Eugenio Gómez Molina y su pareja Esther Galán Cantero han creado desde nuestro municipio una marca de piezas pensadas para acompañar los momentos que dejan huella. «Detrás de cada envío hay una dedicatoria escrita a mano, una leyenda y mucho cariño».
Hay regalos que se abren, se agradecen y acaban en un cajón. De esa idea, precisamente, nació Zorros Gamán, la marca que el emprendedor abaranero Eugenio Gómez Molina —maestro y exdirector del colegio Fahuarán— ha puesto en pie junto a su pareja Esther Galán Cantero. «Empezamos a ver que vivíamos en un mundo que corría demasiado y que la gente regalaba por regalar. Tenemos los cajones llenos de cosas que luego no volvemos a utilizar», explica.

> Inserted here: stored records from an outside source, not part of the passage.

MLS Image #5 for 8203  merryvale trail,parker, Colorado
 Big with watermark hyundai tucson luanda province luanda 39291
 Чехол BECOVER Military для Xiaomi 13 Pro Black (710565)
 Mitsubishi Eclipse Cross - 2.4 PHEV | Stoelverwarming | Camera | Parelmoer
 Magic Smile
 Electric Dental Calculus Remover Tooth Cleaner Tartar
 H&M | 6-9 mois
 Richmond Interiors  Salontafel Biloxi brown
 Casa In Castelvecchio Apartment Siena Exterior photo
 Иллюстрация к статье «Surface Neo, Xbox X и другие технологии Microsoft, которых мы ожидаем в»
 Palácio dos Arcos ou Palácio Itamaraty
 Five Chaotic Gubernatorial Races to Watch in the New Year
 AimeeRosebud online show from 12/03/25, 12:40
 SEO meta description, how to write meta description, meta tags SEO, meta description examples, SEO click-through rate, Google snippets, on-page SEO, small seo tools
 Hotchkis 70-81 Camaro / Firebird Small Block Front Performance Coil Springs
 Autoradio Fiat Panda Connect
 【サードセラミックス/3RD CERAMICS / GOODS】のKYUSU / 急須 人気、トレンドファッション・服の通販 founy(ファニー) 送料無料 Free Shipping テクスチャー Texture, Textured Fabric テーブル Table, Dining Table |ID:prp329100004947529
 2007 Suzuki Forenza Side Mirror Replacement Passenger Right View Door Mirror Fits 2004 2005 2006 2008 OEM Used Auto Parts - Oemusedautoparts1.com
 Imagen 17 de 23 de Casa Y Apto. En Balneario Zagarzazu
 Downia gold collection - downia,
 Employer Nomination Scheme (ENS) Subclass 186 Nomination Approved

El proyecto lleva ya dos años en marcha y estos días ha dado el salto definitivo con su lanzamiento. El nombre llegó antes que casi todo lo demás: «Nos llegó a nuestra cabeza la palabra gamán y lo que significaba, que era ser resiliente, que es comenzar de cero. Todo eso nos inspiró». La propuesta son piezas para acompañar comienzos, dificultades o cualquier momento que puede pasar en la vida de una persona. «Quien recibe un Zorro Gamán no solo recibe una joya, sino que recibe un refugio, un símbolo de fuerza, un símbolo de resiliencia».
¿Y por qué un zorro? «Porque es un símbolo de protección. Son animales muy inteligentes, que se adaptan a las nuevas circunstancias de la vida y son seres muy resilientes», responde Eugenio, que añade que tampoco conocía otra marca en el mercado con ese símbolo.
Nuestro pueblo está muy presente en el proyecto, aunque a veces de forma escondida. Lo que más le inspiró, dice, es su gente: «Gente que siempre está tanto en los momentos malos como, sobre todo, en los momentos buenos, y se alegra por los éxitos de los demás». A la leyenda del monte Fuji que da forma al relato de la marca se suma la Sierra del Oro, ese lugar tan nuestro que también está dentro del proyecto.
Cada pedido incluye una dedicatoria escrita a mano, varias tarjetas y un pequeño librito con la leyenda. Trabajan todavía desde casa, con la intención de mudarse pronto a un espacio más grande. Han llegado ya los primeros pedidos y varias personas se han interesado por el producto. Ahora preparan nuevas colecciones para Navidad.
Su consejo para quien tenga una idea guardada suena, inevitablemente, a maestro: «Que no la dejen guardada, que la saquen. Después puede funcionar o no, pero que nunca se queden con ideas dentro de su cabeza».